• **Prompt**
Leaving out pictures, output exactly the lines below from the one that has "Blue marble between hands" through the one that has "Rising above the", and nothing else.

• **Material for this task**
----

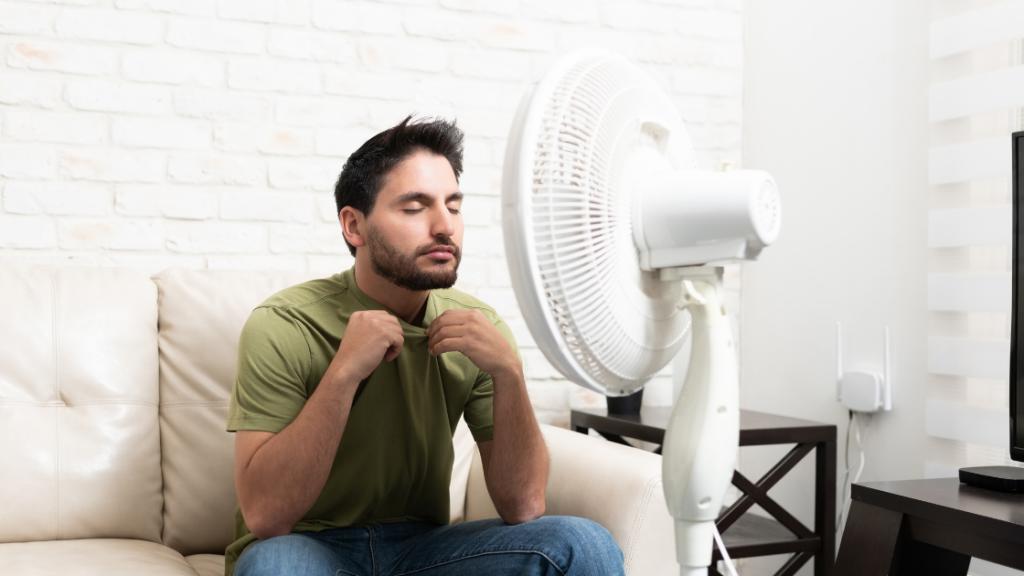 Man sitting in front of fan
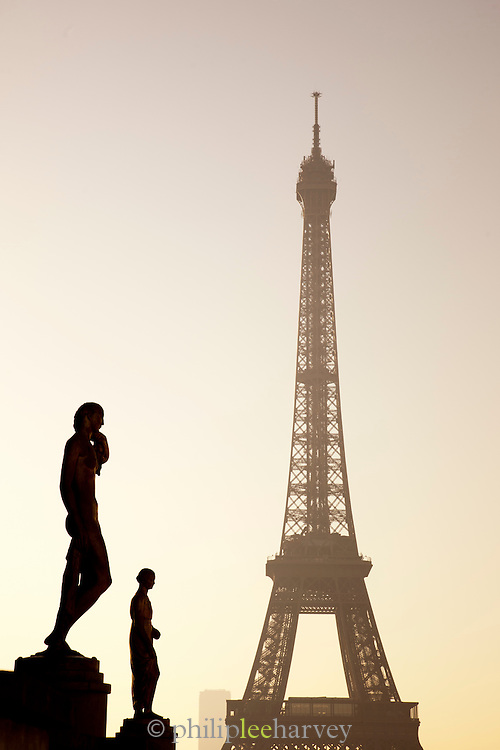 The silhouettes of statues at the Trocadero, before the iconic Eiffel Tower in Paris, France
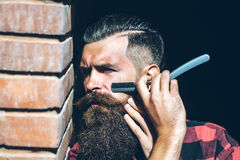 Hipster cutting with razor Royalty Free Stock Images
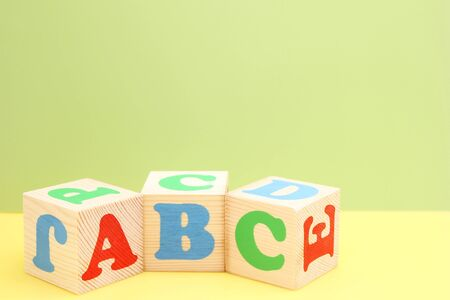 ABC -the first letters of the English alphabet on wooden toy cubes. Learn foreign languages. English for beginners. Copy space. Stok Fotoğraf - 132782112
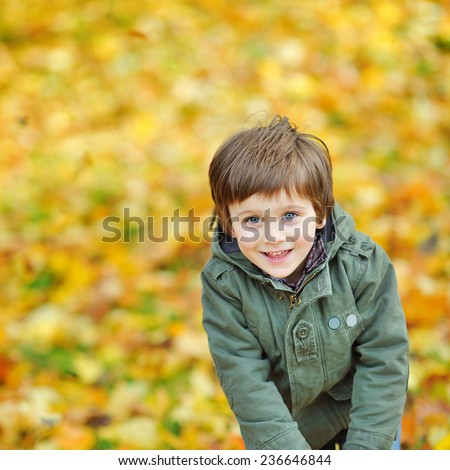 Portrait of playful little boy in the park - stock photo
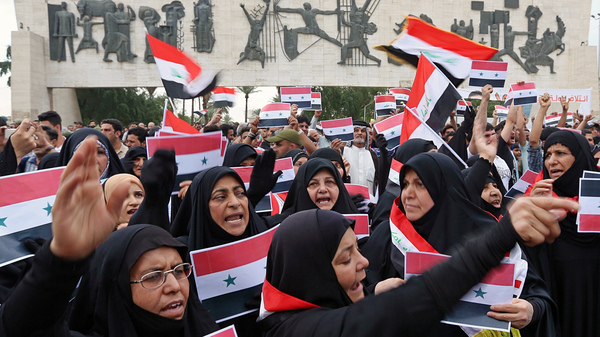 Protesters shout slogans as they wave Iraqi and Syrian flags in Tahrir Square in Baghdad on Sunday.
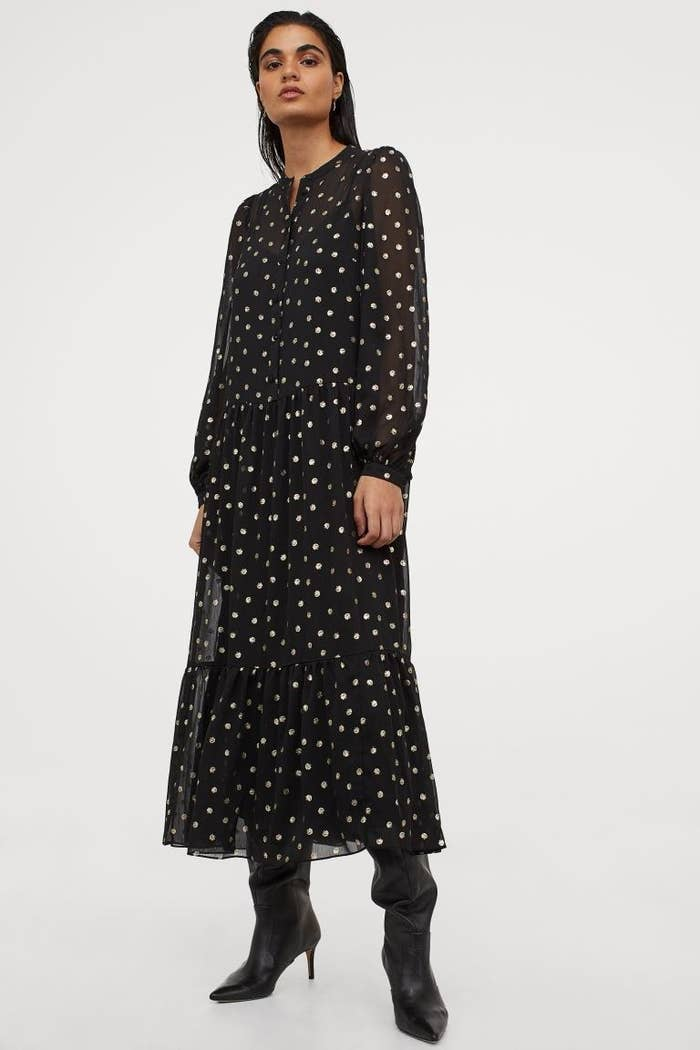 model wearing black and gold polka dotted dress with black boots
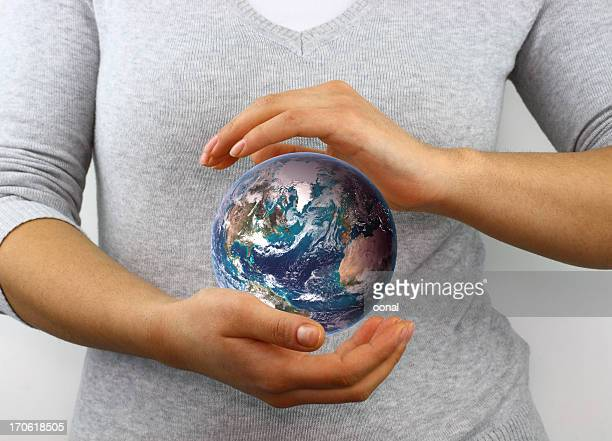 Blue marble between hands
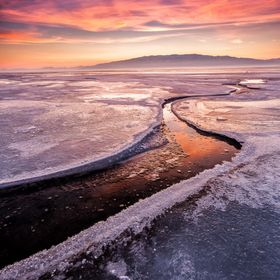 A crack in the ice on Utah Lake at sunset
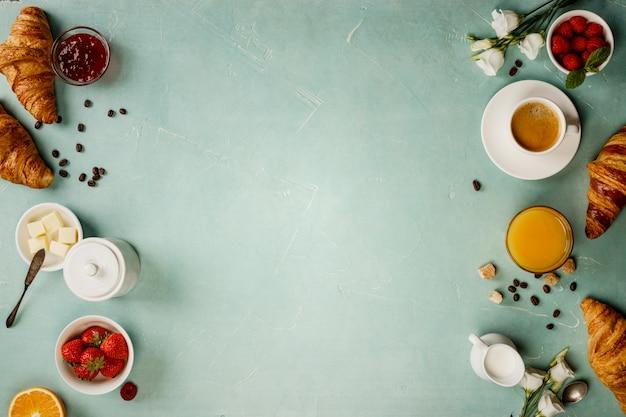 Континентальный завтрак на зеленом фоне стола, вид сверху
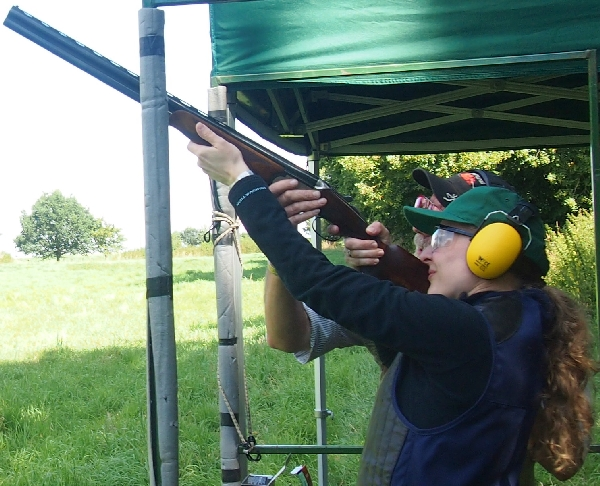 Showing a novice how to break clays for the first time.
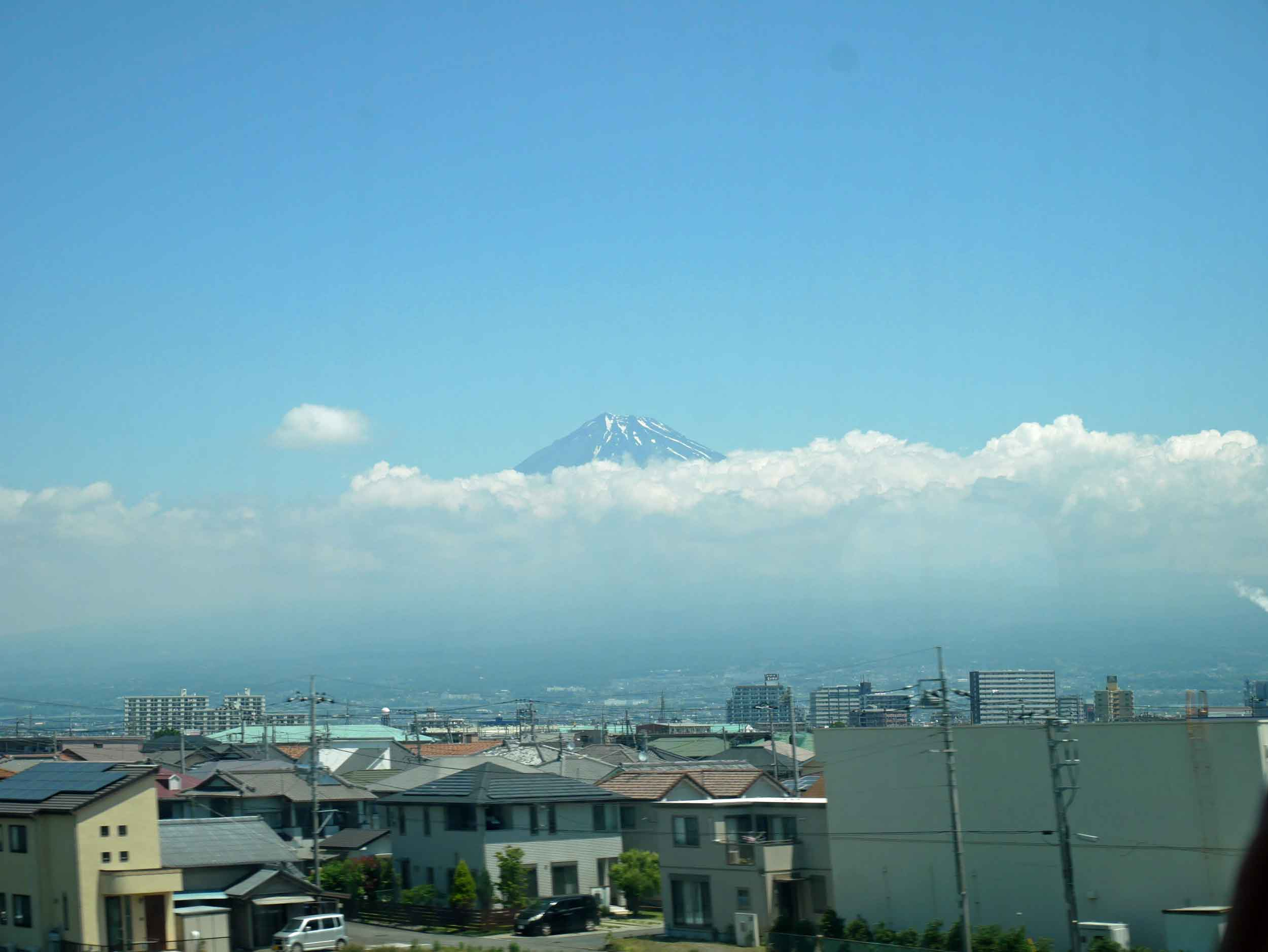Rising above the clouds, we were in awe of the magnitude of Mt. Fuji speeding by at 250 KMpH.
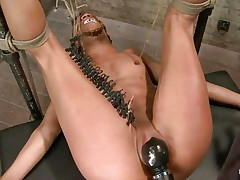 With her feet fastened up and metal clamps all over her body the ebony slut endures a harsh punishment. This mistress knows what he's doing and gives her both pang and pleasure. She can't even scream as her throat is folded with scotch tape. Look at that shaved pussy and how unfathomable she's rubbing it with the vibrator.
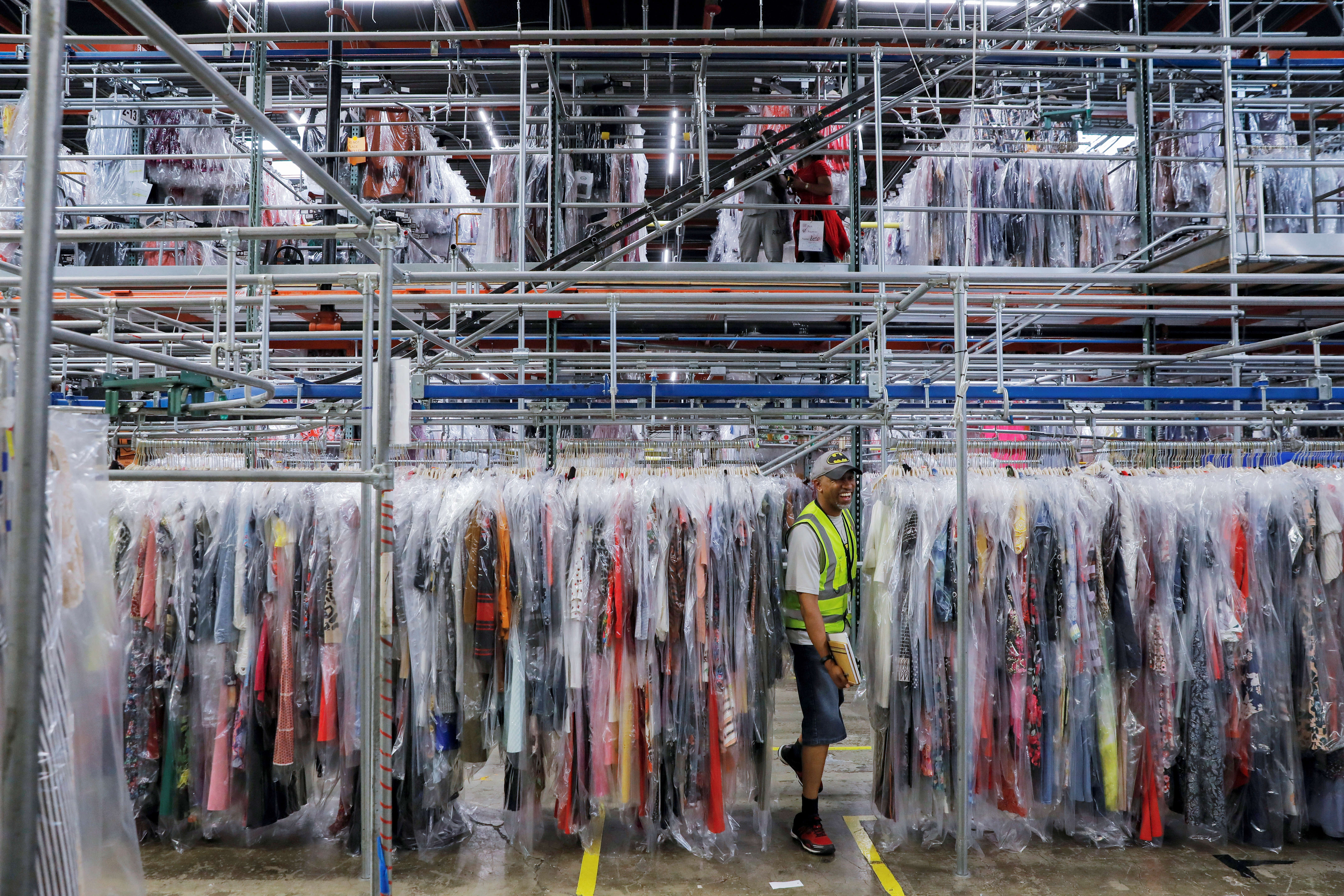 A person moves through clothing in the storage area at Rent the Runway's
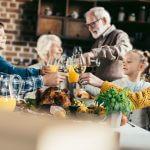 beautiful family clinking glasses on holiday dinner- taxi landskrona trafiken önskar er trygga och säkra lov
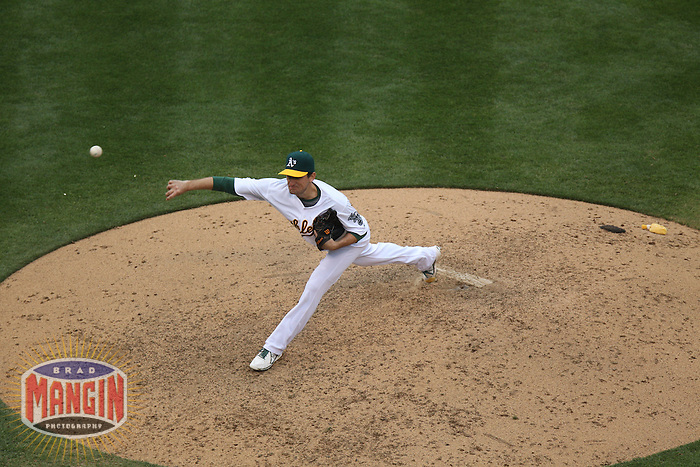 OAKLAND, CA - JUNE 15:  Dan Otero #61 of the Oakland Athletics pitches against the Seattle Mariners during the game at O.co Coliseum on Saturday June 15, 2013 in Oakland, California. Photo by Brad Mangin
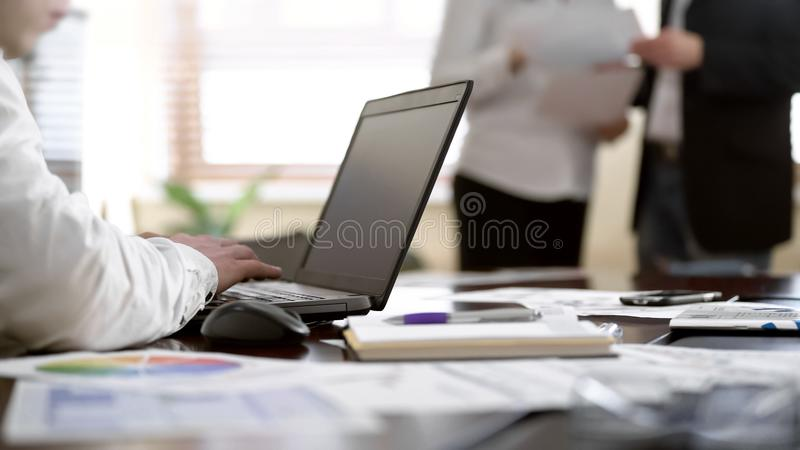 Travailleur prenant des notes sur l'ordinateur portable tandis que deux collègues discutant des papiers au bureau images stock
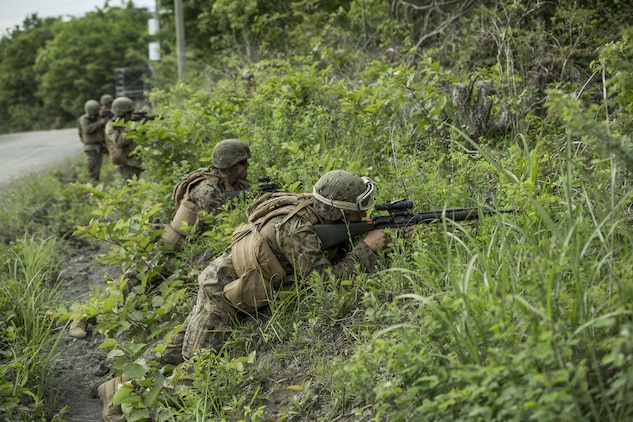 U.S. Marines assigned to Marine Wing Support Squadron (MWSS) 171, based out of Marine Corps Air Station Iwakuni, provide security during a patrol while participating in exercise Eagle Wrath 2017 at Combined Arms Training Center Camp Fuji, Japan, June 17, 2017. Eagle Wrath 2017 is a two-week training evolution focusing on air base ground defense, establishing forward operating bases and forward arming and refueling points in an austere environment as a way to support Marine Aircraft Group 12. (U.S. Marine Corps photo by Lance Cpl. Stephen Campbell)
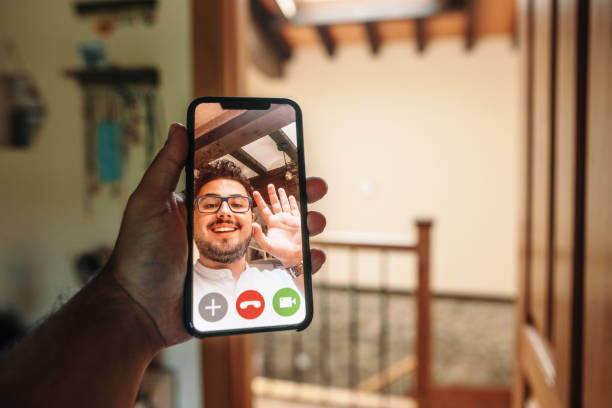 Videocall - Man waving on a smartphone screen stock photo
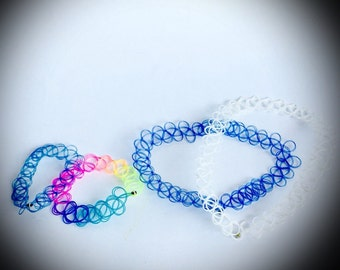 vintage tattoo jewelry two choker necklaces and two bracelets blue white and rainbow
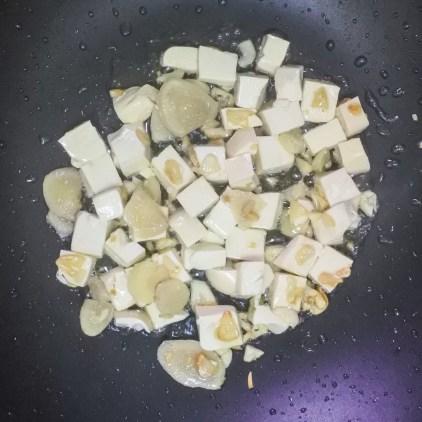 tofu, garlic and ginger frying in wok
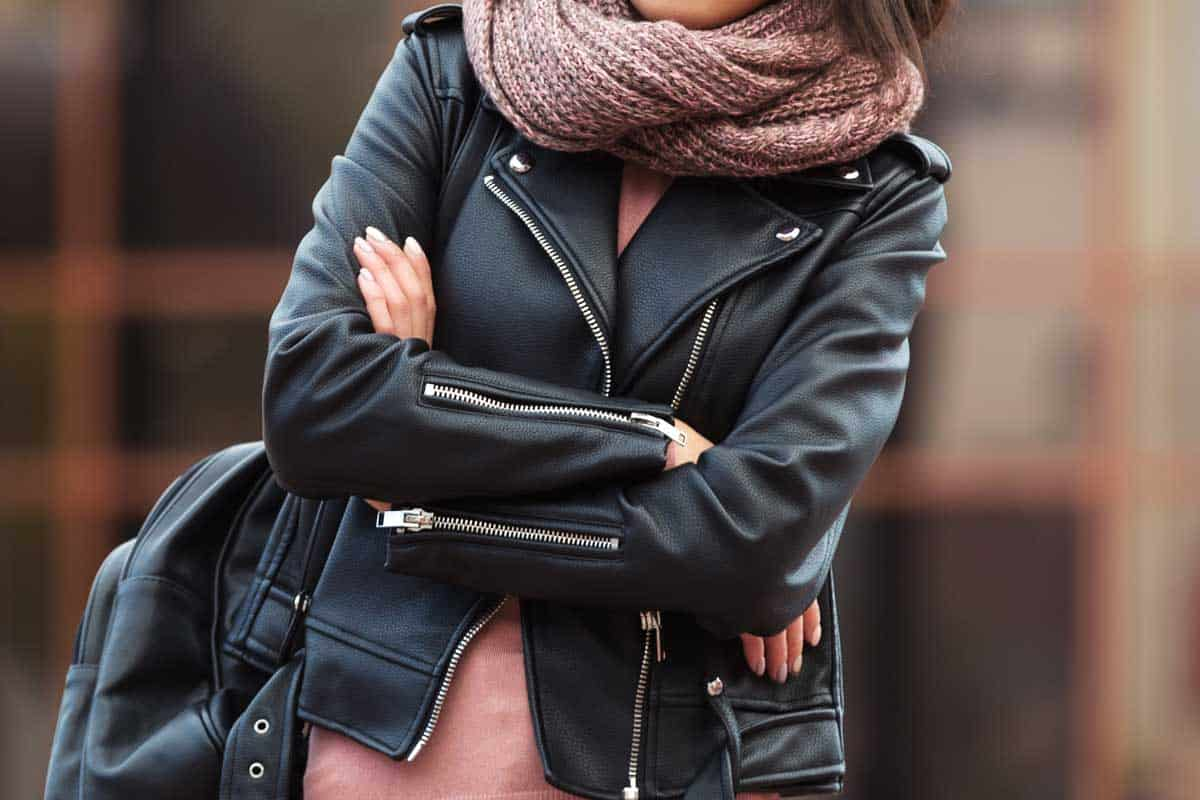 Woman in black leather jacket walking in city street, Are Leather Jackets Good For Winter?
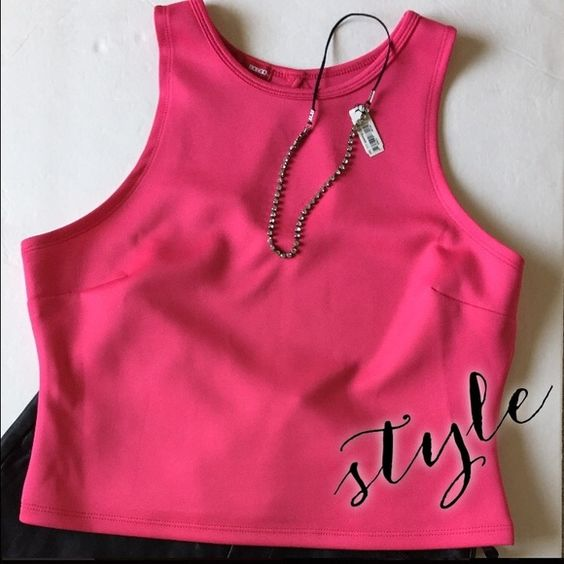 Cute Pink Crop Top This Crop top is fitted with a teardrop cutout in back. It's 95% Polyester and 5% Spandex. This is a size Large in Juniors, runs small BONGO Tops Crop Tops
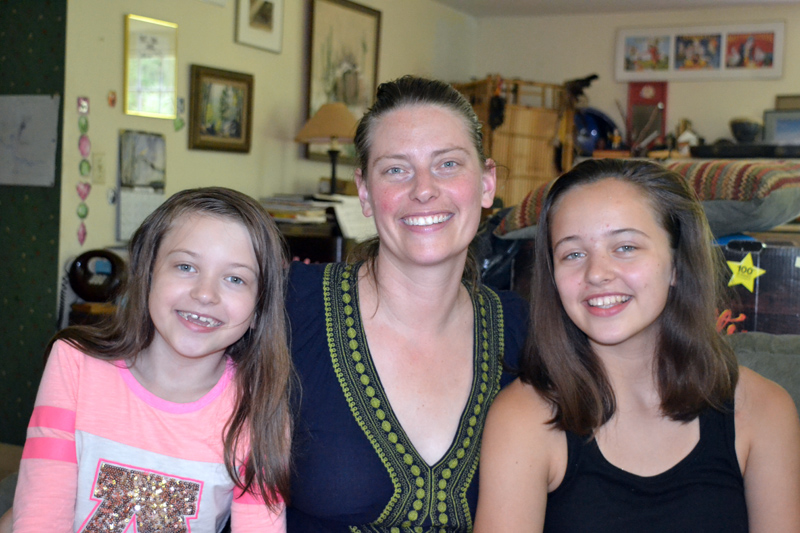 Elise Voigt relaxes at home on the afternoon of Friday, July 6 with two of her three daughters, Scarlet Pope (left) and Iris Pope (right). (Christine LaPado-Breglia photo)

----

• **Result**
 Blue marble between hands
 A crack in the ice on Utah Lake at sunset
 Континентальный завтрак на зеленом фоне стола, вид сверху
 Showing a novice how to break clays for the first time.
Rising above the clouds, we were in awe of the magnitude of Mt. Fuji speeding by at 250 KMpH.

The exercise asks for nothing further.